建設現場で働く親類から、友人が保護した猫の引き取り手を探しているという話を聞きました。
仕事場で見つけた野良猫を家に連れて帰ったものの、とても怯えていた子猫は彼が一緒に暮らしているペットたちと馴染めないでいるそうです。
日に日にストレスを溜めこんでいる子猫をかわいそうに思った彼が、友人である私の親類に相談してきたのだそうです。

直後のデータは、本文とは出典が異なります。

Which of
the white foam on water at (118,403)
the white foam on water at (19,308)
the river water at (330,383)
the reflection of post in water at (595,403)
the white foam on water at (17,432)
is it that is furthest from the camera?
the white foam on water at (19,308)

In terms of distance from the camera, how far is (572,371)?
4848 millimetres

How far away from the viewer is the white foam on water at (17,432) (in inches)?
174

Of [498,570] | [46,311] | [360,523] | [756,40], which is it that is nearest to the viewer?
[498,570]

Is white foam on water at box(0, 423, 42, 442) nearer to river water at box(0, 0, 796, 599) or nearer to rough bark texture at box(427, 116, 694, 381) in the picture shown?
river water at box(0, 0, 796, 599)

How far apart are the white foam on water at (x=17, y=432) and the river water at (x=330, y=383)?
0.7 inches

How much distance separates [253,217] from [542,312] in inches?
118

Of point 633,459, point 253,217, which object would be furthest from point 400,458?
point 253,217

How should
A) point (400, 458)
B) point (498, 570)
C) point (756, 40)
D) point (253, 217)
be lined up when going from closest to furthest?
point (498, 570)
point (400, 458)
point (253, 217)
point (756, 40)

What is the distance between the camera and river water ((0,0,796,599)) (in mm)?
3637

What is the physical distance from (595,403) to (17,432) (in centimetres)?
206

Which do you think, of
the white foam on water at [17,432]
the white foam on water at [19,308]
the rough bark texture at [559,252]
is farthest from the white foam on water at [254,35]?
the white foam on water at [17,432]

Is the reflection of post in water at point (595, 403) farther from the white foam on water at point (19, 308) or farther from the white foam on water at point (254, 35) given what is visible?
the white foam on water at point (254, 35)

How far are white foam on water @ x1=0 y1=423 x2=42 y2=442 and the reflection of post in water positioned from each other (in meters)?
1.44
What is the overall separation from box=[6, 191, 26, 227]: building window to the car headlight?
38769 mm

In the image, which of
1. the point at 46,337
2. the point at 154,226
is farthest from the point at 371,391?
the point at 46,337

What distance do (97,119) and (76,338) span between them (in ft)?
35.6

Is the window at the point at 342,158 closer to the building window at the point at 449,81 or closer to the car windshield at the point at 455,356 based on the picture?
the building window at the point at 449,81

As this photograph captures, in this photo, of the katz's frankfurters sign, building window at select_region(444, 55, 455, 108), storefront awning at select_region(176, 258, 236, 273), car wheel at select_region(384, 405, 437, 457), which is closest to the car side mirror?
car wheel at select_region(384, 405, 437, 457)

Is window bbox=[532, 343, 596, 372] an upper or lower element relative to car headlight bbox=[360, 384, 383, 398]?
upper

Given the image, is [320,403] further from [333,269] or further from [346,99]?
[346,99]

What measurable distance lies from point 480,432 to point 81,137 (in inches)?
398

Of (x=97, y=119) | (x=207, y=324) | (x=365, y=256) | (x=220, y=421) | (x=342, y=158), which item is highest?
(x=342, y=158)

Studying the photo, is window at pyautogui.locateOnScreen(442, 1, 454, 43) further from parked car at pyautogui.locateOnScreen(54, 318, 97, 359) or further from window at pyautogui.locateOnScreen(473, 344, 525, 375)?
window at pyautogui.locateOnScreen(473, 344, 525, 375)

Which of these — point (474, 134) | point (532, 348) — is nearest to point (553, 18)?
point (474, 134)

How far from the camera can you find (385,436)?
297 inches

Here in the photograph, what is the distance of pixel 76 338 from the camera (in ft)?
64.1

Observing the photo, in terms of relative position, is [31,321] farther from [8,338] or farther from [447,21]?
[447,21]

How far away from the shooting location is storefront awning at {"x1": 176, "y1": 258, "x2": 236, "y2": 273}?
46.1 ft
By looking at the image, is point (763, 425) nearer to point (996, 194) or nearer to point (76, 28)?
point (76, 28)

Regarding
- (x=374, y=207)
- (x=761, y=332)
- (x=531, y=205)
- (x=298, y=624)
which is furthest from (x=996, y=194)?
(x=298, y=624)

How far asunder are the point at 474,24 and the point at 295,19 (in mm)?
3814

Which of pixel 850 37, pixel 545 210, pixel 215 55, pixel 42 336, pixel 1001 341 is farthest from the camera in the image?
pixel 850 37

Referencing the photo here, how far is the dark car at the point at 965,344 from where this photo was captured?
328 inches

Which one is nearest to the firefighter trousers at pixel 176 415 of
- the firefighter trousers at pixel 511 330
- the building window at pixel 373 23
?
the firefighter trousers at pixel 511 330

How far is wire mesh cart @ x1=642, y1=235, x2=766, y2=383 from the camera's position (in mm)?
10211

夫に子猫の話をすると、うちで飼おうと言ってくれました。

私たちは親類に連絡を取って、すぐに子猫を迎えに行きました。

白とグレーのおとなしそうな猫は、怯えた目をしていました。
何かとても大きな不安を抱えているように見えました。

私たちは念のために猫を動物病院へ連れて行きました。
幸い、健康に問題は無かったので、必要な予防接種を済ませました。

夫と私は猫にグレービーと名前を付けました。

自宅にはグレービーがリラックスできるように、できるだけ静かな環境を用意していました。
部屋の中に落ち着いたグレービーとしばらく過ごしていまいた。

10分ほど経ったでしょうか。
グレービーは夫の腕に前足を巻き付けて喉を鳴らし始めました。
夫が彼女を抱きしめると、とても幸せそうな表情をしたのです。

グレービーは生まれて初めて抱きしめられたのかもしれません。
そして、その心地よさをその時初めて感じたのかもしれません。
彼女は思い切り甘えました。

我が家にはもう1匹、猫のビスケットがいました。

グレービーがすっかり落ち着いたところで、ビスケットを紹介しました。

はじめはお互いに混乱した2匹でしたが、1週間もするといつも一緒にいる親友になりました。

2匹が寛いで過ごすとき、ビスケットはお兄ちゃん気取りでグレービーを包むように抱きしめています。
どうやら妹のようなグレービーが可愛くてたまらないようです。

夜寝るとき、2匹は私と夫の足元で一緒に丸くなって眠っています。
昼間は家中を走り回り、お互いに追いかけっこを楽しんでいます。

お昼寝をしたいとき、グレービーはビスケットを誘ってソファの背もたれの上で眠るのがお気に入りです。

グレービーはビスケットのことを本当の兄のように感じているようです。

保護してくれた男性のおかげで、私たちは新しく小さな家族と出会うことができました。

怯えていたグレービーは、今、私たち家族に愛されそのまなざしは自信に溢れています。